* [WHAT IS BEING ASKED] Every line of the entries below from the one containing "Guests eating ice" to the one containing "Partygoers holding colorful drinks", both ends included, must be written out exactly. No other line belongs in the answer.

** Opening EXERCISE DATA block **

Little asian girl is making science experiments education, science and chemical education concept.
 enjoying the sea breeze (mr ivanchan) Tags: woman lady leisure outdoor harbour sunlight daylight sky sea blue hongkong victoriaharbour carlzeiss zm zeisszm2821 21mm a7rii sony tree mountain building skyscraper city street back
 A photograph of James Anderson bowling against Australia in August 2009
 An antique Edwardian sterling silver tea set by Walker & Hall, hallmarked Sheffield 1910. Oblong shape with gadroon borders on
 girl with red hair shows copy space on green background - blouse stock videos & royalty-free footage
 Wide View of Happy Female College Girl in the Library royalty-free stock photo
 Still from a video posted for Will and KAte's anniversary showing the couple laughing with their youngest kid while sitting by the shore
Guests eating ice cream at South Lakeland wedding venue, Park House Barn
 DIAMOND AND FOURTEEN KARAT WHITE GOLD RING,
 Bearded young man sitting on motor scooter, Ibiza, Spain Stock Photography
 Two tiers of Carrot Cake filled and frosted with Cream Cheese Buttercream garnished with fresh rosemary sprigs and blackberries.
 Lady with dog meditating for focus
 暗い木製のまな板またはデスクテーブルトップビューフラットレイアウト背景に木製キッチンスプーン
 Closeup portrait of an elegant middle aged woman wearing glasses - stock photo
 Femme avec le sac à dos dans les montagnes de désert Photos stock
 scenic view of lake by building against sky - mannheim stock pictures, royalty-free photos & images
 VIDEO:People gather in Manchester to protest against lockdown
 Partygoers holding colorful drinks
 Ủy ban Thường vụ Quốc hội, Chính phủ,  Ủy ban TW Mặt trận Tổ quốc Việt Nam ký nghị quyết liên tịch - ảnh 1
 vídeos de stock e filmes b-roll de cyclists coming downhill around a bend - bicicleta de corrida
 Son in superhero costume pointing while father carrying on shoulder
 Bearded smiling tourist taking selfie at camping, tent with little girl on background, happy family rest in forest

** Closing EXERCISE DATA block **

* [WRITTEN REPLY]
Guests eating ice cream at South Lakeland wedding venue, Park House Barn
 DIAMOND AND FOURTEEN KARAT WHITE GOLD RING,
 Bearded young man sitting on motor scooter, Ibiza, Spain Stock Photography
 Two tiers of Carrot Cake filled and frosted with Cream Cheese Buttercream garnished with fresh rosemary sprigs and blackberries.
 Lady with dog meditating for focus
 暗い木製のまな板またはデスクテーブルトップビューフラットレイアウト背景に木製キッチンスプーン
 Closeup portrait of an elegant middle aged woman wearing glasses - stock photo
 Femme avec le sac à dos dans les montagnes de désert Photos stock
 scenic view of lake by building against sky - mannheim stock pictures, royalty-free photos & images
 VIDEO:People gather in Manchester to protest against lockdown
 Partygoers holding colorful drinks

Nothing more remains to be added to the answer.